> **EXERCISE DETAILS**
Produce a faithful copy of the data, one that leaves out the pictures.

> **RECORDED INFORMATION**

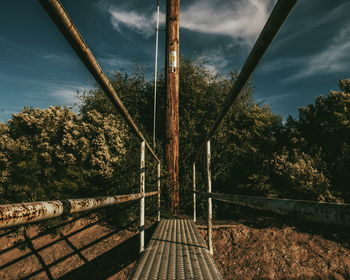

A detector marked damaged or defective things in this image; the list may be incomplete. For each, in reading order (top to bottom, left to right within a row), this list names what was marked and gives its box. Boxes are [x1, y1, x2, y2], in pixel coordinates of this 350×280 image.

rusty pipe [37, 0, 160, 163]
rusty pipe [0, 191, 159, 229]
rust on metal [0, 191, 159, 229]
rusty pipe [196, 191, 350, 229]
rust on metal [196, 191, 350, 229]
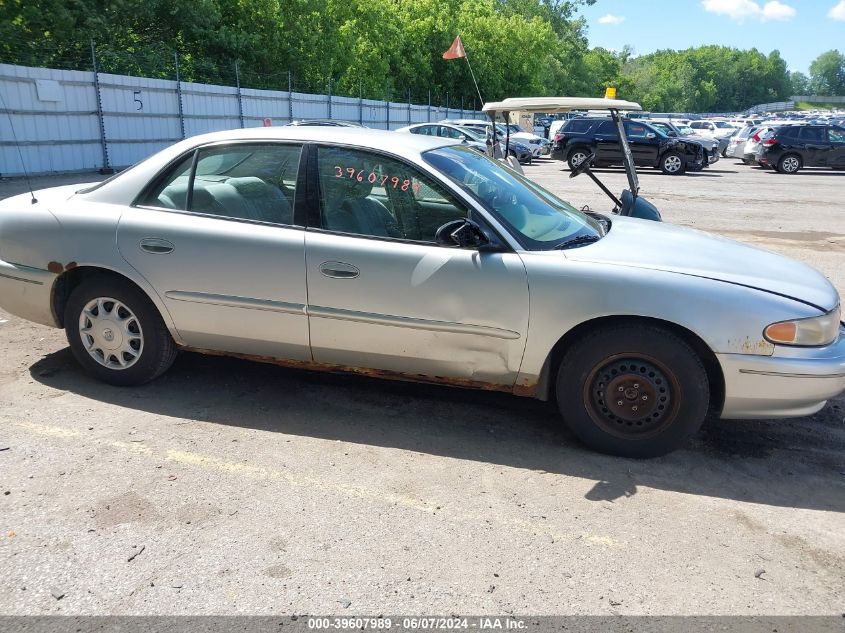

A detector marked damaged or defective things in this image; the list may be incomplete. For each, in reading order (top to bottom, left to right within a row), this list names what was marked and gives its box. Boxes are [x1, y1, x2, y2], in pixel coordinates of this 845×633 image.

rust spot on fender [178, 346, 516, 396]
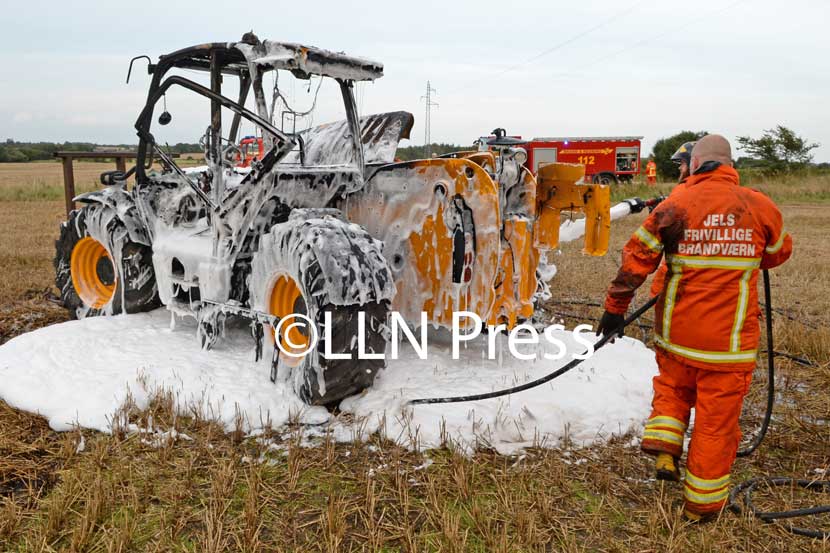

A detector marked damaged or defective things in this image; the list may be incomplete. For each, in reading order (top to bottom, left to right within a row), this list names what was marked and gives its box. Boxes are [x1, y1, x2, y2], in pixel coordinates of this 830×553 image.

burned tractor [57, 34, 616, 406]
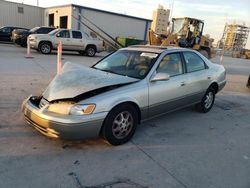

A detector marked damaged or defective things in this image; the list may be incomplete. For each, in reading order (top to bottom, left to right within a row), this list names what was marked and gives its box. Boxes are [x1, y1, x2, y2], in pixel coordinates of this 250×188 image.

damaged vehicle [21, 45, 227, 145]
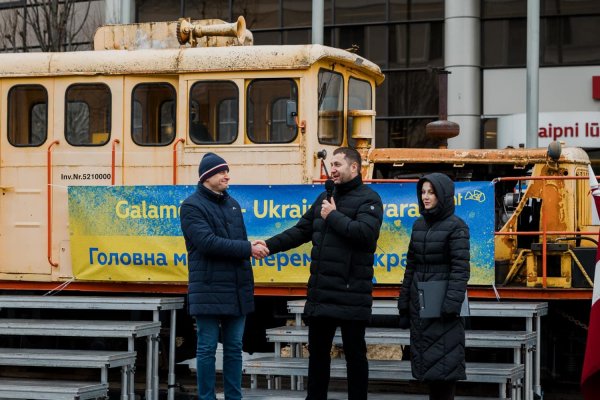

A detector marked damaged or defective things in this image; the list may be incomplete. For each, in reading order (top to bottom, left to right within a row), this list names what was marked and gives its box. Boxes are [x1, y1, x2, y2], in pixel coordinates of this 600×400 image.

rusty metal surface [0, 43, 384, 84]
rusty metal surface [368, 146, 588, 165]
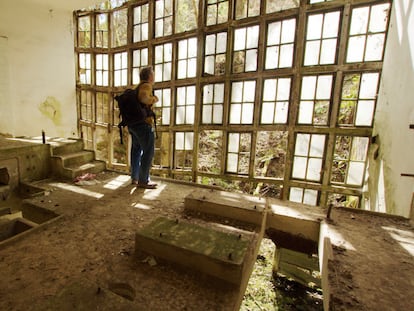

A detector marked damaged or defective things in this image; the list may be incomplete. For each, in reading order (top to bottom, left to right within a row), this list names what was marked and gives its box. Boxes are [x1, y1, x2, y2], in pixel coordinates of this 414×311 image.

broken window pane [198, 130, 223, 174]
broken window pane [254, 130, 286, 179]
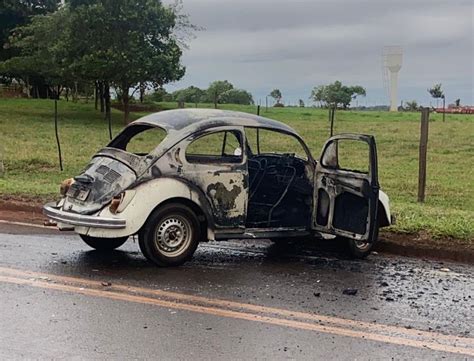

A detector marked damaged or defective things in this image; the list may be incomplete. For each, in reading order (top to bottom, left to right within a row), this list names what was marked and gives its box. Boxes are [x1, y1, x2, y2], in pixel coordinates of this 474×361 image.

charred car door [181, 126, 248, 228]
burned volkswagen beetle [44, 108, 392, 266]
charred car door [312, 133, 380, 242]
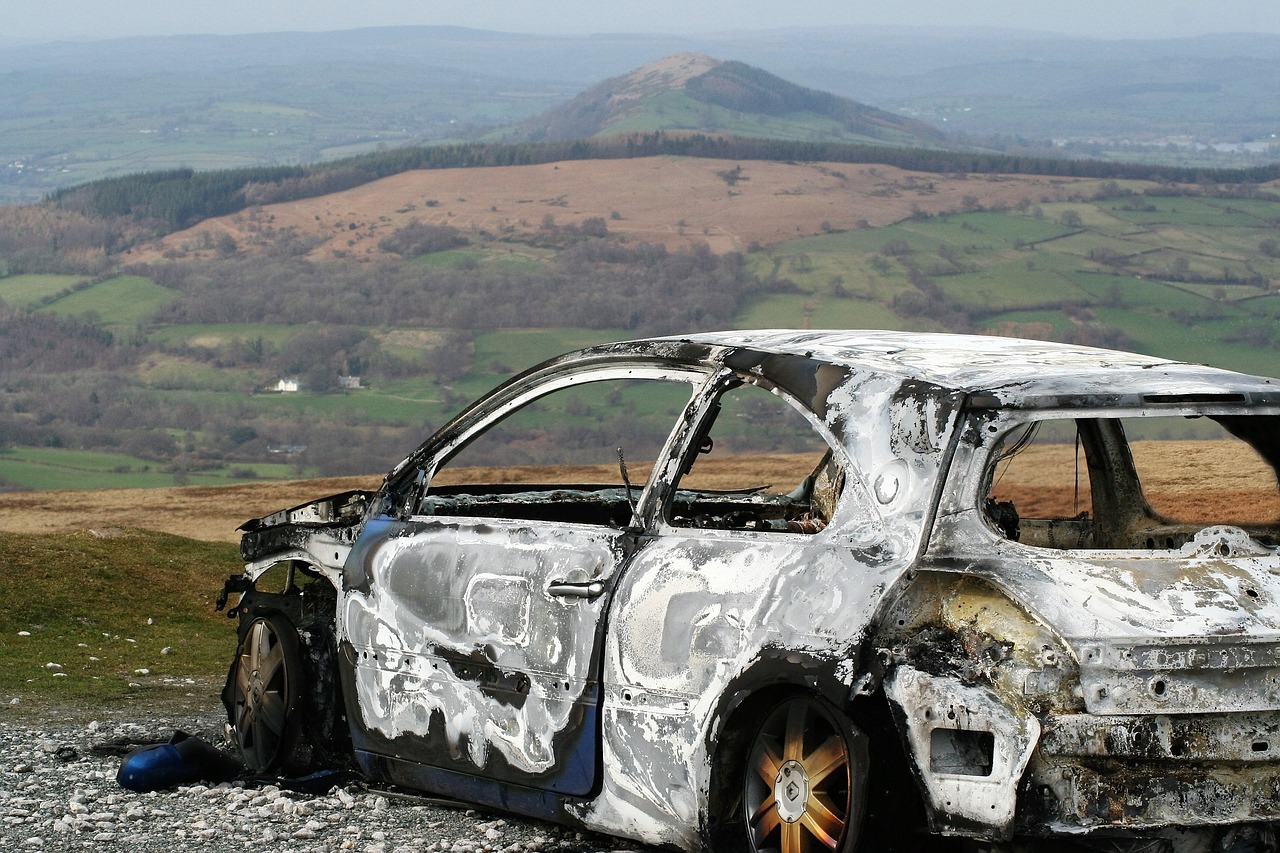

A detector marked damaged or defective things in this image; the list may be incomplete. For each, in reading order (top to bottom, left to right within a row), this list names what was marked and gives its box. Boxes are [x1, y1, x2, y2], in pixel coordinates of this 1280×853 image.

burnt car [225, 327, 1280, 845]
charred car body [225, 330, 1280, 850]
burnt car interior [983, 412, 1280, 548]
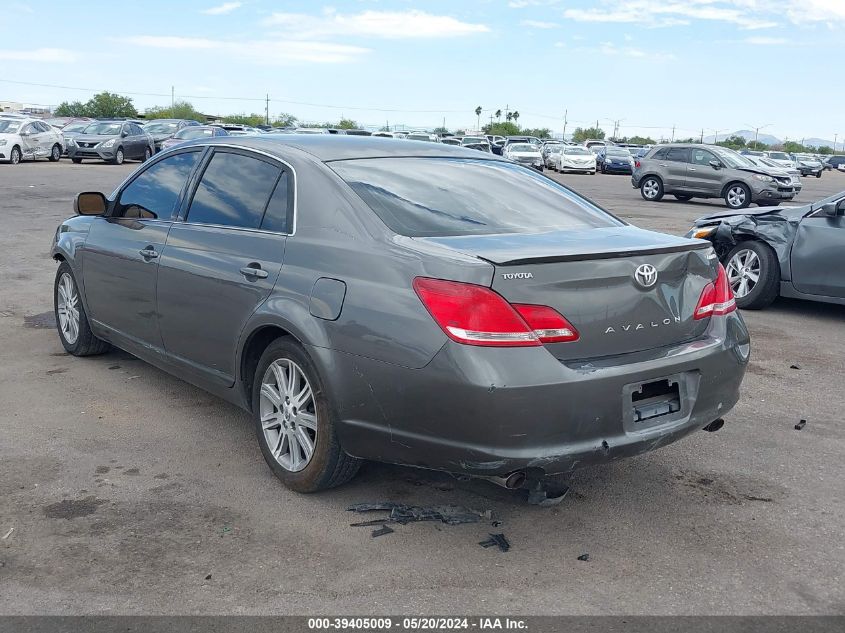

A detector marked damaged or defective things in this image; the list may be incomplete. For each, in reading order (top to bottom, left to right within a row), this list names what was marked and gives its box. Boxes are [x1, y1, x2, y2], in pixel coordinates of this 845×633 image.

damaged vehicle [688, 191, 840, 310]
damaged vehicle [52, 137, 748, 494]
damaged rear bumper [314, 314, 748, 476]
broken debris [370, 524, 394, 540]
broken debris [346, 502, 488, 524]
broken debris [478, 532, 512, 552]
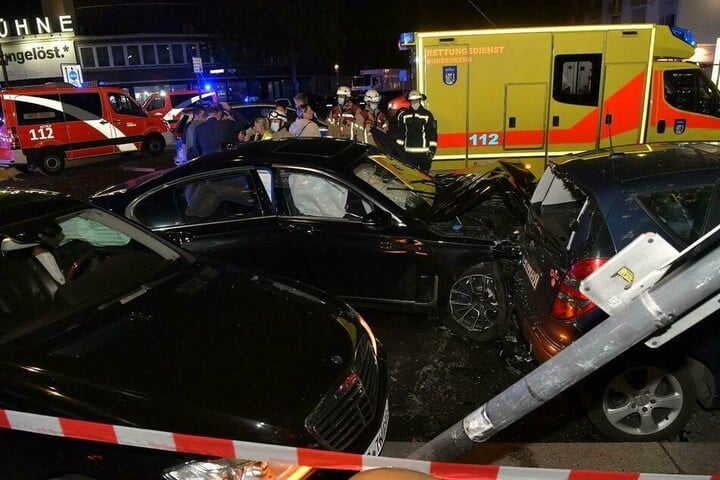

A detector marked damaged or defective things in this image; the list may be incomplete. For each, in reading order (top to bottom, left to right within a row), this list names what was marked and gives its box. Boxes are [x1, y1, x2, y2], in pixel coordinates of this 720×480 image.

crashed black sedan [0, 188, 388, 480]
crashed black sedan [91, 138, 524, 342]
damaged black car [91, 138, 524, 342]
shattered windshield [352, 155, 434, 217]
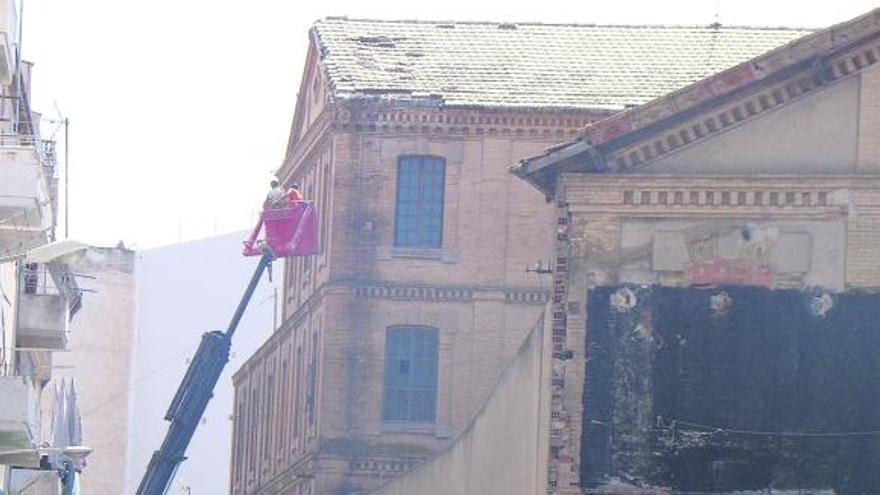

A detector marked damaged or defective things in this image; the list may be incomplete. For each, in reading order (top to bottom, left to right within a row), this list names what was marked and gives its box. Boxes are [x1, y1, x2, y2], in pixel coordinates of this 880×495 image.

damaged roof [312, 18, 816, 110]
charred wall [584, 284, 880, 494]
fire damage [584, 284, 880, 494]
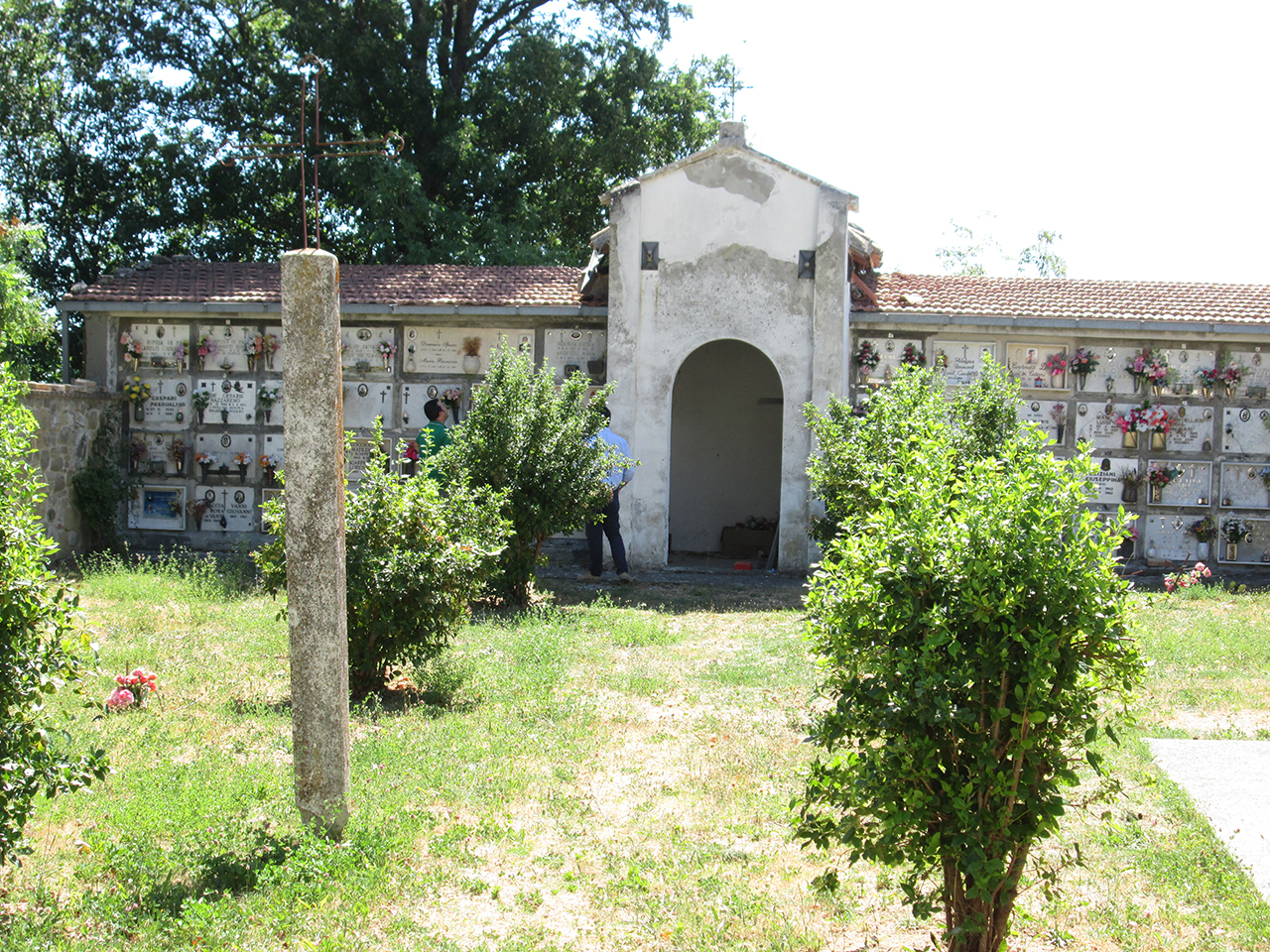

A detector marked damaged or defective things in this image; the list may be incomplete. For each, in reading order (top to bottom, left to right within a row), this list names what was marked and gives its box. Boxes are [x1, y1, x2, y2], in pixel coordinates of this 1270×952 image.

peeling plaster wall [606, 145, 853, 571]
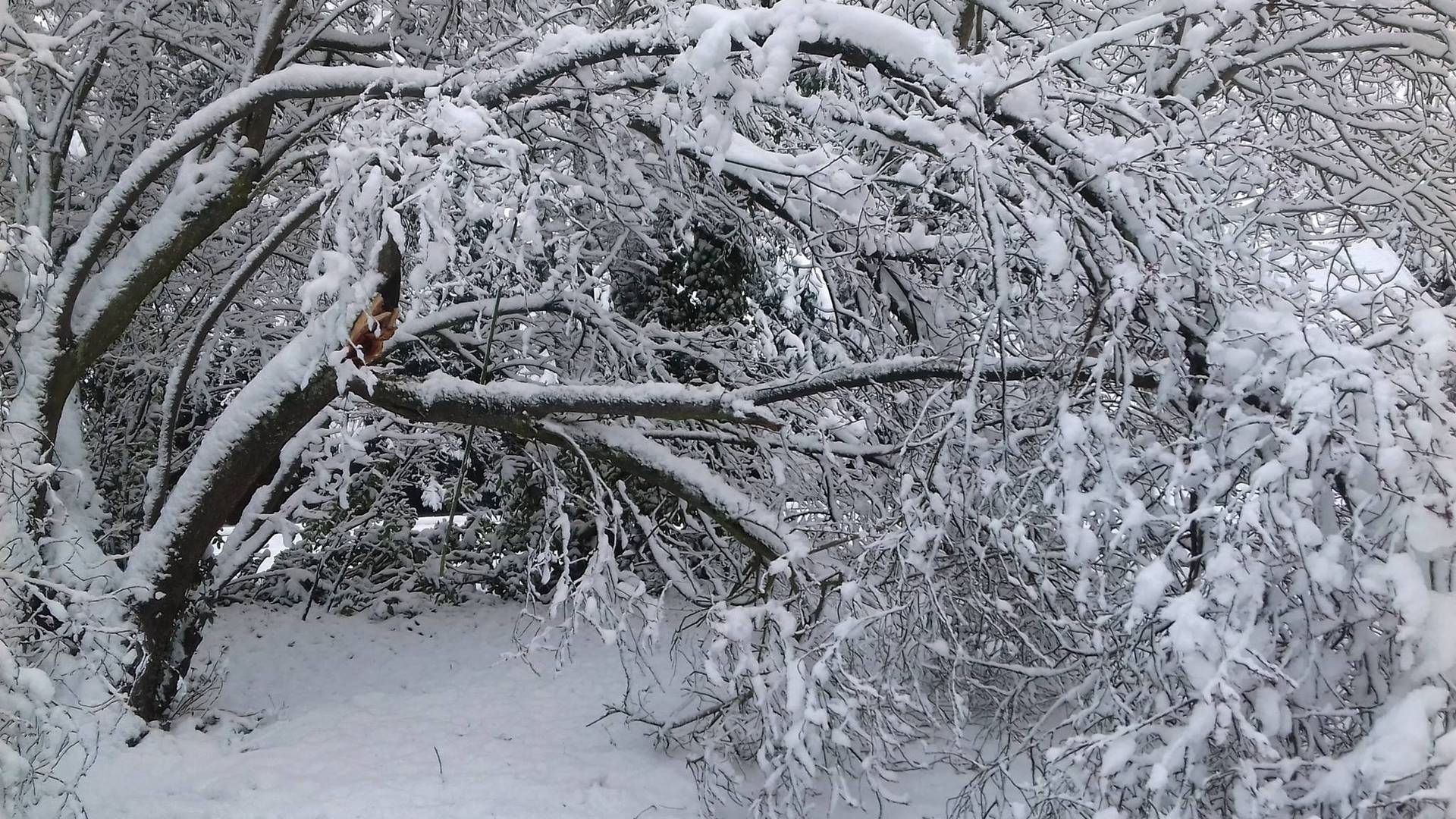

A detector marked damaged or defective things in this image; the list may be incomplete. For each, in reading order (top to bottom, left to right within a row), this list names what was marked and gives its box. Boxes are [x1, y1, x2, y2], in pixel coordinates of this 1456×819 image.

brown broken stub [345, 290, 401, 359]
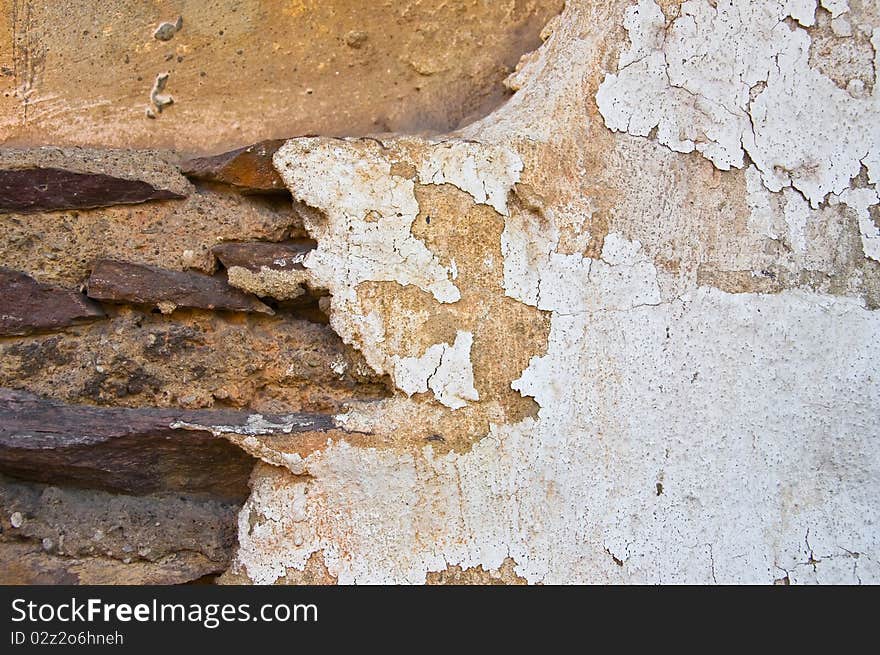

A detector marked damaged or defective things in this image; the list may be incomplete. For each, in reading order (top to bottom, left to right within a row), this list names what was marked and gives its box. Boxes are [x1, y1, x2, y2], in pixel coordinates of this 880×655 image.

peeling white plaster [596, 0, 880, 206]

> **WRITTEN REPLY**
A detector marked damaged or defective things in this image; the list may be incomplete. For each, in reading order (top to bottom, left to right within a row), this list names what was marked and gives its box. Boxes are [x1, y1, x2, y2], in pixel coordinates of this 350×280 image.

rusty pipe [37, 0, 160, 163]
rusty pipe [0, 191, 159, 229]
rust on metal [0, 191, 159, 229]
rusty pipe [196, 191, 350, 229]
rust on metal [196, 191, 350, 229]

A detector marked damaged or defective things in this image; the list may be incomplete. For each, in reading order (top to bottom, left to right within a row), this list names what was marked and gives its box. Boxes are [x1, y1, x2, y2], in pixel coordinates of this 845×633 image.

rust spot on fender [178, 346, 516, 396]

A detector marked damaged or defective things in this image; the list may be incomplete. For each, in reading order (top to bottom, left to right within a row), this list names what was marked and gives its box. Boxes are [x1, y1, x2, y2], in pixel coordinates of this 830×553 image.

burned tractor [57, 34, 616, 406]

A detector marked damaged or defective things in this image; the list may be incomplete. For each, in reading order (top to bottom, left to right within a row), this list names what was marked and gives its box. Boxes are [x1, y1, x2, y2], in pixel coordinates of this 250×188 image.

damaged vehicle [21, 45, 227, 145]

A detector marked damaged or defective things in this image; the list may be incomplete. For each, in reading order (top to bottom, left to right within a row), this list names what was marked and gives its box. Boxes are [x1, y1, x2, y2], in pixel coordinates of this 600×400 image.

rusty metal surface [0, 43, 384, 84]
rusty metal surface [368, 146, 588, 165]

A detector marked damaged or defective things in this image; the list may be incomplete. For each, in reading order (top to bottom, left to right within a row), this list names what was marked and gives its box. Boxes are [x1, y1, x2, y2], in pixel coordinates of this 414×311 image.

broken window pane [198, 130, 223, 174]
broken window pane [254, 130, 286, 179]

A detector marked damaged or defective things in this image; the list may be incomplete. For each, in reading order (top to bottom, left to right within a row), this list names what was marked and gives its box. Boxes are [x1, y1, x2, y2], in pixel coordinates of this 474×361 image.

charred car door [181, 126, 248, 228]
burned volkswagen beetle [44, 108, 392, 266]
charred car door [312, 133, 380, 242]

A detector marked damaged or defective things in this image; the list may be incomplete. For each, in reading order (top to bottom, left to right within a row), this list names what was marked and gives its box. Boxes are [x1, y1, x2, y2], in pixel coordinates of this 1280×853 image.

burnt car [225, 327, 1280, 845]
charred car body [225, 330, 1280, 850]
burnt car interior [983, 412, 1280, 548]

A detector marked damaged or defective things in this image; the list may be incomplete. For each, in reading order (top to bottom, left to right within a row), this list names what was marked and gives its box. Boxes are [x1, y1, x2, y2], in pixel coordinates of this 845×633 image.

damaged vehicle [688, 191, 840, 310]
damaged vehicle [52, 137, 748, 494]
damaged rear bumper [314, 314, 748, 476]
broken debris [370, 524, 394, 540]
broken debris [346, 502, 488, 524]
broken debris [478, 532, 512, 552]

A detector marked damaged or defective things in this image; the list may be incomplete. For each, in reading order (top to bottom, left to right within a row), this list names what was marked and gives its box. Boxes are [x1, y1, x2, y2], in pixel coordinates of this 720×480 image.

crashed black sedan [0, 188, 388, 480]
crashed black sedan [91, 138, 524, 342]
damaged black car [91, 138, 524, 342]
shattered windshield [352, 155, 434, 217]

A detector marked damaged or defective things in this image; the list may be incomplete. For each, in reading order (top to bottom, left to right within a row), this list names what was marked and gives its box. Boxes are [x1, y1, x2, y2], in pixel coordinates of this 880×495 image.

damaged roof [312, 18, 816, 110]
charred wall [584, 284, 880, 494]
fire damage [584, 284, 880, 494]

A detector marked damaged or defective things in this image; the list may be incomplete. For each, in reading order (top to bottom, left to right within a row), this list names what was marked and gives its box. Boxes are [x1, y1, x2, y2], in pixel coordinates of this 1270×952 image.

peeling plaster wall [606, 145, 853, 571]

A detector marked damaged or defective things in this image; the list may be incomplete. For each, in reading order (top to bottom, left to right within a row), this list names what was marked and gives its box. Boxes are [x1, y1, x2, y2], in pixel coordinates of this 1456×819 image.

brown broken stub [345, 290, 401, 359]

A detector marked damaged or defective things in this image; the list may be incomplete. For each, in reading order (top to bottom, left to right within a row), this list names what was marked and gives its box. Boxes are [x1, y1, x2, y2], in pixel coordinates of this 880×655 image.

peeling white plaster [596, 0, 880, 206]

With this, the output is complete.